U stelt onder meer overkoepelende speellimieten en een nóg uitgebreider reclameverbod voor. Hoe verhoudt zich dat tot het hoofddoel van het Nederlandse beleid om online gokkers te bewegen naar legale websites met betere bescherming?
„Dat is precies de complexiteit van de legalisering. We moeten voorkomen dat we mensen de illegaliteit in jagen. Het is zoeken naar een balans tussen voldoende de ruimte geven aan mensen die recreatief voor hun plezier gokken en aan de andere kant degene beschermen die in de problemen komt. In de wetenschap noemen we dat de zoektocht naar de ‘sweet spot’.”
Die balans is nu zoek?
„Die zit onvoldoende in het beleid, vooral omdat de bescherming van de spelers niet voldoende is uitgewerkt en gokbedrijven nu relatief veel vrijheid hebben om dat zelf in te vullen. Toezichthouder de Kansspelautoriteit constateerde deze maand nog in een onderzoek dat gokbedrijven hun zorgplicht om spelers te beschermen en gokverslaving te voorkomen niet goed invullen.”
U heeft niet met kansspelbedrijven gesproken omdat uw onderzoek dan niet meer onafhankelijk zou zijn, schrijft u. Die onafhankelijkheid komt met een gesprek toch niet in het geding?

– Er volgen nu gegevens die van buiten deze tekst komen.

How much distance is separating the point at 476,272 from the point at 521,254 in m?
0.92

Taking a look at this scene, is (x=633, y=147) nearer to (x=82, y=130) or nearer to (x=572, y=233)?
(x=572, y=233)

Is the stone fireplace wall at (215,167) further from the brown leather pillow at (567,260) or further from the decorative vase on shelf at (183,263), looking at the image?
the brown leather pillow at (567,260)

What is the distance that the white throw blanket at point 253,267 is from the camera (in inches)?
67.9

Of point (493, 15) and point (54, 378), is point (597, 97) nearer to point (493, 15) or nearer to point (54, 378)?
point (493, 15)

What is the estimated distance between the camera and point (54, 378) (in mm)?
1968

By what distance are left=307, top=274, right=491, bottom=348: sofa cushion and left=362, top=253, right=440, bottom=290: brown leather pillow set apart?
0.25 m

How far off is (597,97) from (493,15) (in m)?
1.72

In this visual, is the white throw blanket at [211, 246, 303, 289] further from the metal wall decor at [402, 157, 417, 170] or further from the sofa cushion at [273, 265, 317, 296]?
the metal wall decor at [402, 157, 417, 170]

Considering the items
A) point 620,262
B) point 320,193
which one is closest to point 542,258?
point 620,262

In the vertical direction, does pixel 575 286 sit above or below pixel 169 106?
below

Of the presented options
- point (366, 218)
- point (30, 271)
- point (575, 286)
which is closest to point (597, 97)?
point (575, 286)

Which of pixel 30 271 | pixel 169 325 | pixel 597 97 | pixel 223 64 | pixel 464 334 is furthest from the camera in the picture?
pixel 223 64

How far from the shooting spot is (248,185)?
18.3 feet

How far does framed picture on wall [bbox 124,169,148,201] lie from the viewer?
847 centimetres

„Ik wil neutraal en objectief tot adviezen komen. Het is daarvoor voldoende als ik weet wat er onder meer in de literatuur en onder beleidsmakers, de toezichthouder en gokverslaafde patiënten leeft. Ik ben ook psychiater en ken hun verhalen. Bovendien is er genoeg verbinding tussen de gokindustrie en de beleidsmakers die ik wel heb gesproken, dus op die manier vindt er ook informatieoverdracht plaats. Het zou over de inhoud moeten gaan en niet over of ik wel of niet met ze wil praten.”
Er zijn geen accurate cijfers over gokverslaving, vandaar dat u ook adviseert de verslaving beter en structureel te laten monitoren. Waarom stelt u zonder betrouwbare cijfers drastische ingrepen voor?
„Er is genoeg reden om op basis van internationaal onderzoek te voorspellen welke kant het op gaat. Ik heb liever dat wij stevige maatregelen nemen en het uiteindelijk met de verslaving meevalt, dan dat we het uit de hand laten lopen. Aan bijvoorbeeld de opiaten-epidemie in de VS zie je hoe moeilijk het is om de geest weer in de fles te krijgen als je niet tijdig ingrijpt. De gokmarkt groeit snel en er zijn meer spelers dan ooit was voorzien. Vandaar ook dat ik adviseer om nu in te grijpen en niet te wachten tot een nieuw kabinet.”